This probably should be something of a red flag to Braves fans everywhere, but we’re opting to give Chipper a free pass here, because a) his training regime clearly didn’t get the job done last year anyways, and b) Chick-fil-A is absolutely delicious.
3) Eric Byrnes is a little bit quirky.
There were few things we were going to read that we’d legitimately find surprising or noteworthy in an article about Eric Byrnes: clubhouse oddball, but thanks to a recent report in the Arizona Republic, we have learned that the D’Backs’ outfielder only washes his hair once every 10 days or so and has been known to “throw a little lotion in there now and again.”
And by “lotion,” Byrnes means body lotion. Asked if this was good for his hair, he responded, “I don’t know.”
We’re not positive, but we believe we find this news to be interesting because we always thought of Byrnes as hard-nosed on the field but ultimately something of a pretty boy surfer type off the field. But now it’s apparent that he’s closer to being just a very strange, semi-dirty caveman type who does whatever the hell he wants to do for reasons he can’t necessarily explain.
And we think that makes us like him a lot better.
4) Speaking of dirty, Greg Maddux may be the most quietly filthy man in all of baseball. Writes Jerry Crasnick on ESPN.com:
“For a guy with a CPA's demeanor, he has a sense of humor that a 12-year-old would envy.
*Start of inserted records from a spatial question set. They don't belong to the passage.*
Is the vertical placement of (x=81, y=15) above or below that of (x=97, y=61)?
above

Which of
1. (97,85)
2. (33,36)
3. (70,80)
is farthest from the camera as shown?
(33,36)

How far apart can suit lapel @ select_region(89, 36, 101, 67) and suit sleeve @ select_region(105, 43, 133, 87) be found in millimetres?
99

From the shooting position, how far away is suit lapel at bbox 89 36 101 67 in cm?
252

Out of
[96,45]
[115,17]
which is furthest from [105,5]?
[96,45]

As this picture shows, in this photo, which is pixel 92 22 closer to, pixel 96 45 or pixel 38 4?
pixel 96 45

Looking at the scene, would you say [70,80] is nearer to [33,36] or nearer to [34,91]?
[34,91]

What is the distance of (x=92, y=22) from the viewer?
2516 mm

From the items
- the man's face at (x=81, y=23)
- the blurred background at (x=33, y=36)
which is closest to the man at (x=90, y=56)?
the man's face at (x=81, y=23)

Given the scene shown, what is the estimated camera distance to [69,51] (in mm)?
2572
Maddux is a master of strategically timed nose picking, sidling up to an unsuspecting rookie in the shower and urinating on the kid's leg, and inventing just the right nickname for a teammate with big ears, a prominent schnozz or some other pronounced physical qualities.”
Naturally, the part of this that stands out to us the most is that Maddux has been known to make pee-pee on teammates’ legs in the shower, an odd, disturbing and strangely delightful image, to say the least.
But we’d also like to take note of Maddux coming up with nicknames for teammates with “pronounced physical qualities.” As funny as it would be if Maddux were commenting on some teammate who had an enormously large cranium or terribly misshapen thumb, we have a feeling that the physical qualities Maddux is observing aren’t necessarily so PG-rated. Makes you think that the old professor might just be keeping tabs on certain teammates’ appendages in the shower (that is, when he’s not too preoccupied with peeing on their legs).
As longtime Braves fans, we’d occasionally heard whispers about Maddux being something of an irreverent clubhouse prankster, but some of these gags (particularly the shower micturation) exceed our wildest dreams.And perhaps that’s what spring training, in its finest moments, is really all about.